O nascimento da Brasil Foods encerra uma antiga rixa entre Perdigão e Sadia – a primeira fundada em 1934 e a segunda, em 1944. Elas disputavam o mercado brasileiro palmo a palmo, com vantagem para a Sadia até recentemente. Em 2006, a empresa das famílias Furlan e Fontana fez uma oferta para a aquisição da totalidade das ações da Perdigão, de 3,7 bilhões de reais. No jargão do mercado, foi uma "oferta hostil" – prontamente recusada. No ano passado, contudo, uma verdadeira hecatombe se abateu sobre a Sadia, empresa que nunca havia tido prejuízo. A companhia perdeu 2,6 bilhões de reais com operações no mercado financeiro. Aparentemente sem o conhecimento do conselho, um diretor apostou em papéis voláteis, chamados derivativos cambiais. Com a eclosão da crise financeira mundial, os derivativos se esfumaçaram e a Sadia, tecnicamente, quebrou. Para a Perdigão, foi uma oportunidade de ouro: ela pôde somar ao seu patrimônio marcas valiosas, linhas de produtos com ótima reputação e modernas unidades industriais.

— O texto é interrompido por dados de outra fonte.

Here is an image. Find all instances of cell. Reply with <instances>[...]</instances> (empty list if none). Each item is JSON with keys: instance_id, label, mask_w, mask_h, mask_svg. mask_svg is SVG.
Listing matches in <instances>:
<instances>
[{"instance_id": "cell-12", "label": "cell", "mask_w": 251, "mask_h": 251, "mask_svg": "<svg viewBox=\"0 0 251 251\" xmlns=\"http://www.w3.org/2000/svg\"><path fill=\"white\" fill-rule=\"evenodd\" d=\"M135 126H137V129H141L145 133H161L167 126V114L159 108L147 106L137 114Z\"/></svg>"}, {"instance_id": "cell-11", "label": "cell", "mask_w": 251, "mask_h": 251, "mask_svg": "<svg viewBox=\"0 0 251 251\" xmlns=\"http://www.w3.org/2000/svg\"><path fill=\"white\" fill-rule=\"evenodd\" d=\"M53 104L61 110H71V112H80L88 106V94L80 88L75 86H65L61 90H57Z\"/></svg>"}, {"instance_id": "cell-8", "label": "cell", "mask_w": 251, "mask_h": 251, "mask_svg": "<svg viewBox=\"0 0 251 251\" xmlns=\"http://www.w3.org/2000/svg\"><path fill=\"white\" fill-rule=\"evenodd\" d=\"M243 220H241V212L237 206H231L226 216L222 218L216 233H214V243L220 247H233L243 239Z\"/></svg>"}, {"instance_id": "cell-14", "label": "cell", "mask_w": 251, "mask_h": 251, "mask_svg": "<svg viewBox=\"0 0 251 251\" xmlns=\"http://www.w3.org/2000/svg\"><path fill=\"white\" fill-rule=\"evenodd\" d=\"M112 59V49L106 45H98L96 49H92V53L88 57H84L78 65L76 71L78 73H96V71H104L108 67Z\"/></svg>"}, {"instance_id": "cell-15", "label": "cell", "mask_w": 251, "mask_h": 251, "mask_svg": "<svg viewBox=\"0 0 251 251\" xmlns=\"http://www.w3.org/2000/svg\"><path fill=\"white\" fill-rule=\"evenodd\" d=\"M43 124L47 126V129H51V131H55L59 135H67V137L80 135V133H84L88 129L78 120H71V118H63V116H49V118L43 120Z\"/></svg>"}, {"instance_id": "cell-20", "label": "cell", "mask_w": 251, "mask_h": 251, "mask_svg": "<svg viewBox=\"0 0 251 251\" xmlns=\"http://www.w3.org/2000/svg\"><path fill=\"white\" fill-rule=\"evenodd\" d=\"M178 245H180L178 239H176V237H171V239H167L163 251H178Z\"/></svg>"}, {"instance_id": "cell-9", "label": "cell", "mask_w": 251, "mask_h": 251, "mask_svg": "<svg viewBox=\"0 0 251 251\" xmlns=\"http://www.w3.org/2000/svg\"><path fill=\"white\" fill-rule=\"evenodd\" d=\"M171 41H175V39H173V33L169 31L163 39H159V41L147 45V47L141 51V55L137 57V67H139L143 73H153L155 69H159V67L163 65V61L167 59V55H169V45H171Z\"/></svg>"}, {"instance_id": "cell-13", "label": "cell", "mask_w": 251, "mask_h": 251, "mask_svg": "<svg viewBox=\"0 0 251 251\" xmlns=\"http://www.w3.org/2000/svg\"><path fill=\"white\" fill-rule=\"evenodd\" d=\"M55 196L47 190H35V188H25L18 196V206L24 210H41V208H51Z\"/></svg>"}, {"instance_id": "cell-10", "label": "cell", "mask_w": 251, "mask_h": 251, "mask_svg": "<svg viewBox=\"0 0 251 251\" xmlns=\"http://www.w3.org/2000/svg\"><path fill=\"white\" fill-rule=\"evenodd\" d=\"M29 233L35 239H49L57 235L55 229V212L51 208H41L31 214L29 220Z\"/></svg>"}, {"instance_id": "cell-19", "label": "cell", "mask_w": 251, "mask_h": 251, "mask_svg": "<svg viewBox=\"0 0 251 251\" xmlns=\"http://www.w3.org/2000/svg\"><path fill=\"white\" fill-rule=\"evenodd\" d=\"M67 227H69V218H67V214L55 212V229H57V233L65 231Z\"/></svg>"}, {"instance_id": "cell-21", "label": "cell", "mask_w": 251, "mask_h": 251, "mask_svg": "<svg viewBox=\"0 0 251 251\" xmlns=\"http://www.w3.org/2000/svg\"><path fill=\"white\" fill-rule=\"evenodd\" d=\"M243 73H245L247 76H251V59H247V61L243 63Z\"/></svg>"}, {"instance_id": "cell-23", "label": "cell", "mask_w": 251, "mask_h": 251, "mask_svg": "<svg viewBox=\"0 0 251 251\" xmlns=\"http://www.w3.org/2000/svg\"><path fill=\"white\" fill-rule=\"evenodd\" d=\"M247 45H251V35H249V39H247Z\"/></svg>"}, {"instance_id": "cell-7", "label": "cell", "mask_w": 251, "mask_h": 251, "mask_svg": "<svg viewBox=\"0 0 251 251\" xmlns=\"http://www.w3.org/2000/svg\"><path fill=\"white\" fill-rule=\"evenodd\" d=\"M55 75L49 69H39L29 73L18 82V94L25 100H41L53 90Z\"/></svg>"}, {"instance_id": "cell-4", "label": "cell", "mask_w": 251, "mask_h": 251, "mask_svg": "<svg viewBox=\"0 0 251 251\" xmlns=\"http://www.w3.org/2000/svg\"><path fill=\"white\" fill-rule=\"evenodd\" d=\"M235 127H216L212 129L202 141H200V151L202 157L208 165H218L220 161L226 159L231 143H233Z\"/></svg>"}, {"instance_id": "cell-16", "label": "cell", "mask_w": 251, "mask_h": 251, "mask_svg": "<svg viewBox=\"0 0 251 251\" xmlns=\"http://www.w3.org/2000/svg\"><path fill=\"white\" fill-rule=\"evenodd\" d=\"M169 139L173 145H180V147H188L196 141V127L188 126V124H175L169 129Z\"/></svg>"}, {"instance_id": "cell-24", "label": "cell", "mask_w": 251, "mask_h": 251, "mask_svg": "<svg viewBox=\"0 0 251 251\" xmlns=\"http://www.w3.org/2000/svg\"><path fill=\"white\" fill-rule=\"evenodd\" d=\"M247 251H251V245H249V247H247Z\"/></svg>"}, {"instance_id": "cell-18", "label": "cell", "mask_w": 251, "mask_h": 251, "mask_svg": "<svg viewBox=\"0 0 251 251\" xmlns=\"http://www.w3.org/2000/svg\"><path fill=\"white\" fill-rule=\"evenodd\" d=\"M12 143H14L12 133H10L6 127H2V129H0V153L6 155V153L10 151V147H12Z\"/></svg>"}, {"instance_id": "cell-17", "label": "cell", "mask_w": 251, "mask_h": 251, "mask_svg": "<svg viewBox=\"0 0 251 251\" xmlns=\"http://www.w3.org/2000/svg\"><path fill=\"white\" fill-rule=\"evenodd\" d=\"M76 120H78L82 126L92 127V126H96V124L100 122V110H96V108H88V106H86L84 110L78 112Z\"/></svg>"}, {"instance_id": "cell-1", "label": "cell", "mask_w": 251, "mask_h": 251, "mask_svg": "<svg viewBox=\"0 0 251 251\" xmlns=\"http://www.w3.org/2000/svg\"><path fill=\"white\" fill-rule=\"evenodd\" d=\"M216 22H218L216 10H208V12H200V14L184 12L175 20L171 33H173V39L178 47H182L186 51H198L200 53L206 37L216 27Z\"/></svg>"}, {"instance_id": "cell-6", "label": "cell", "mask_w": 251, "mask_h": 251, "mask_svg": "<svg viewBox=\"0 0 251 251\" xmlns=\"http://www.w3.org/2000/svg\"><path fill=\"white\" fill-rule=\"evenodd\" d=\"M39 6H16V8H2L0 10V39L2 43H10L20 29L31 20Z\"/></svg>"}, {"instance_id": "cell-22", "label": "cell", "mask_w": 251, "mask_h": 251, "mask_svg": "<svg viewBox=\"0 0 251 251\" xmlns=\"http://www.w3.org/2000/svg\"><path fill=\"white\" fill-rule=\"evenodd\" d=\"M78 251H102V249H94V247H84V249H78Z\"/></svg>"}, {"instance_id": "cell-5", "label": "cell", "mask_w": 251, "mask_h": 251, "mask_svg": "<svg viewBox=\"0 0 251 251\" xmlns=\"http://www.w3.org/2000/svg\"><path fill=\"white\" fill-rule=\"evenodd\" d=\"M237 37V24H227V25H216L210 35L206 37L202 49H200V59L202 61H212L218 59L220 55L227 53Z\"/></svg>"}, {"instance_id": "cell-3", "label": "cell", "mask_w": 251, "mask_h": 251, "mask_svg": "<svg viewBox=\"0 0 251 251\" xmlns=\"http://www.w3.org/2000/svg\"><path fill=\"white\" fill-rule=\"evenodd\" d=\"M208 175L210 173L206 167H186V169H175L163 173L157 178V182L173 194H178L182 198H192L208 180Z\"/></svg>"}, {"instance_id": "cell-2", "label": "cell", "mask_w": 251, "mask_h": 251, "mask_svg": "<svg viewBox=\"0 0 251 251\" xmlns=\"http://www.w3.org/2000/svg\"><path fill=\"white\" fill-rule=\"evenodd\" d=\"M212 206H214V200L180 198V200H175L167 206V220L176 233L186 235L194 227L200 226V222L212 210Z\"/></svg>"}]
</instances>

A criação da Brasil Foods levanta questões também de interesse dos consumidores. Em certos segmentos, como o de massas frescas, a nova empresa terá o virtual domínio do mercado, com 84% de participação (veja o quadro). A fusão da Sadia com a Perdigão será avaliada pelo Conselho Administrativo de Defesa Econômica (Cade). O órgão verá na BRF um monopólio? Depende. Na sexta-feira passada, Nildemar Secches e Luiz Fernando Furlan fizeram uma apresentação informal do caso a Arthur Badin, presidente do Cade. A expectativa é que a decisão do órgão regulador saia até o fim do ano, quando se saberá quais restrições serão impostas ao novo negócio. Analisa Gesner Oliveira, ex-presidente do Cade e atual presidente da Companhia de Saneamento Básico do Estado de São Paulo, a Sabesp: "O Cade faz sempre a análise custo-benefício dos negócios. Quando uma empresa dessa magnitude se forma, ela passa a poder impor preços maiores aos consumidores, mas também pode reduzi-los graças aos ganhos de escala e eficiência. Será preciso descobrir para que lado a balança pende".